Reproduce the listing with every instance of "black tire" replaced by "black wheel" and all other text unchanged. Omit the pictures from the output.
┄┄┄┄┄┄┄┄┄┄
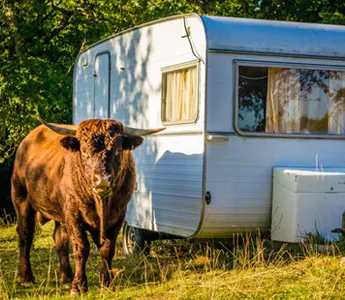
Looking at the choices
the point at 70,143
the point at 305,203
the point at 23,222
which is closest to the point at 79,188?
the point at 70,143

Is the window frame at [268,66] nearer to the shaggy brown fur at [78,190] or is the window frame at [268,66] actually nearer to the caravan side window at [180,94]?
the caravan side window at [180,94]

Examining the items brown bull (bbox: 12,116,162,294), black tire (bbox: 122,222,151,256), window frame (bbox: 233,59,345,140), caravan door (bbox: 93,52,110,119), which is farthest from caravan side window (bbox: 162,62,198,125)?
caravan door (bbox: 93,52,110,119)

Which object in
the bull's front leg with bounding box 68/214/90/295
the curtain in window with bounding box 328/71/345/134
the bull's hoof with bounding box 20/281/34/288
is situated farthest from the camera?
the curtain in window with bounding box 328/71/345/134

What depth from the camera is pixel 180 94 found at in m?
10.1

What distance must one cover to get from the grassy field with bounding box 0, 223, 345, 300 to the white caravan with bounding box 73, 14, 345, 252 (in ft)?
1.37

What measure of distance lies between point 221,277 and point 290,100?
257 centimetres

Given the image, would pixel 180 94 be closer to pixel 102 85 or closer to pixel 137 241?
pixel 137 241

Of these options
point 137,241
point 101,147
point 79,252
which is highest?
point 101,147

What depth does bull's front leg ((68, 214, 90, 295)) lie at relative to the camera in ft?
27.2

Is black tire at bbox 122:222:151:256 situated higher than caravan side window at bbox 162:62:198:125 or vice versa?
caravan side window at bbox 162:62:198:125

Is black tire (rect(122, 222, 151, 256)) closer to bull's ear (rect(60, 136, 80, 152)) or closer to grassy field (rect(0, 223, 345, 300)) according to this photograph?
grassy field (rect(0, 223, 345, 300))

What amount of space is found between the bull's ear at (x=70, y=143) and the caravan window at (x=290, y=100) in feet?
7.01

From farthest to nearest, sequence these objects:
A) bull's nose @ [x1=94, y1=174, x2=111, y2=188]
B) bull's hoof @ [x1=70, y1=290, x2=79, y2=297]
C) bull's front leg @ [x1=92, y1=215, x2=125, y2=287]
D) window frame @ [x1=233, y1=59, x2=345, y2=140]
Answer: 1. window frame @ [x1=233, y1=59, x2=345, y2=140]
2. bull's front leg @ [x1=92, y1=215, x2=125, y2=287]
3. bull's hoof @ [x1=70, y1=290, x2=79, y2=297]
4. bull's nose @ [x1=94, y1=174, x2=111, y2=188]

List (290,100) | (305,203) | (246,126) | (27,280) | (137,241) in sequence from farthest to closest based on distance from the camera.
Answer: (137,241) < (290,100) < (246,126) < (27,280) < (305,203)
┄┄┄┄┄┄┄┄┄┄
▸ **Result for this exercise**
Looking at the choices
the point at 70,143
the point at 305,203
the point at 23,222
which is closest to the point at 79,188?
the point at 70,143

Is the window frame at [268,66] nearer to the shaggy brown fur at [78,190] or is the window frame at [268,66] actually nearer to the caravan side window at [180,94]?
the caravan side window at [180,94]

Examining the items brown bull (bbox: 12,116,162,294), black wheel (bbox: 122,222,151,256), window frame (bbox: 233,59,345,140), caravan door (bbox: 93,52,110,119), which is farthest from caravan side window (bbox: 162,62,198,125)?
caravan door (bbox: 93,52,110,119)

Which object in
the bull's front leg with bounding box 68/214/90/295
the curtain in window with bounding box 328/71/345/134
the bull's hoof with bounding box 20/281/34/288
is situated farthest from the camera?
the curtain in window with bounding box 328/71/345/134

What depth from the camera is pixel 180 94 found at in m?
10.1

What distance must one cover to get from the grassy field with bounding box 0, 223, 345, 300 to the white caravan with bounding box 73, 14, 345, 252 (in ft)?
1.37

What measure of distance lies between point 221,277 and point 290,100?
257 centimetres

Given the image, would pixel 180 94 be closer to pixel 102 85 or closer to pixel 137 241?
pixel 137 241

Of these options
point 137,241
point 101,147
point 79,252
which is highest?
point 101,147

What depth does bull's front leg ((68, 214, 90, 295)) lie at relative to the camera in ft?
27.2

Is black wheel at bbox 122:222:151:256 situated higher than caravan side window at bbox 162:62:198:125 or vice versa?
caravan side window at bbox 162:62:198:125

Is black wheel (rect(122, 222, 151, 256)) closer to bull's ear (rect(60, 136, 80, 152)) or closer to grassy field (rect(0, 223, 345, 300)) according to this photograph?
grassy field (rect(0, 223, 345, 300))

What amount of space is found between the bull's ear at (x=70, y=143) and the caravan window at (x=290, y=100) in feet?
7.01

From farthest to nearest, sequence these objects:
A) bull's nose @ [x1=94, y1=174, x2=111, y2=188]
B) bull's hoof @ [x1=70, y1=290, x2=79, y2=297]
C) bull's front leg @ [x1=92, y1=215, x2=125, y2=287]
D) window frame @ [x1=233, y1=59, x2=345, y2=140]
Answer: 1. window frame @ [x1=233, y1=59, x2=345, y2=140]
2. bull's front leg @ [x1=92, y1=215, x2=125, y2=287]
3. bull's hoof @ [x1=70, y1=290, x2=79, y2=297]
4. bull's nose @ [x1=94, y1=174, x2=111, y2=188]

List (290,100) | (305,203) | (246,126) | (27,280) | (137,241) in sequence from farthest to closest based on distance from the camera.
Answer: (137,241) < (290,100) < (246,126) < (27,280) < (305,203)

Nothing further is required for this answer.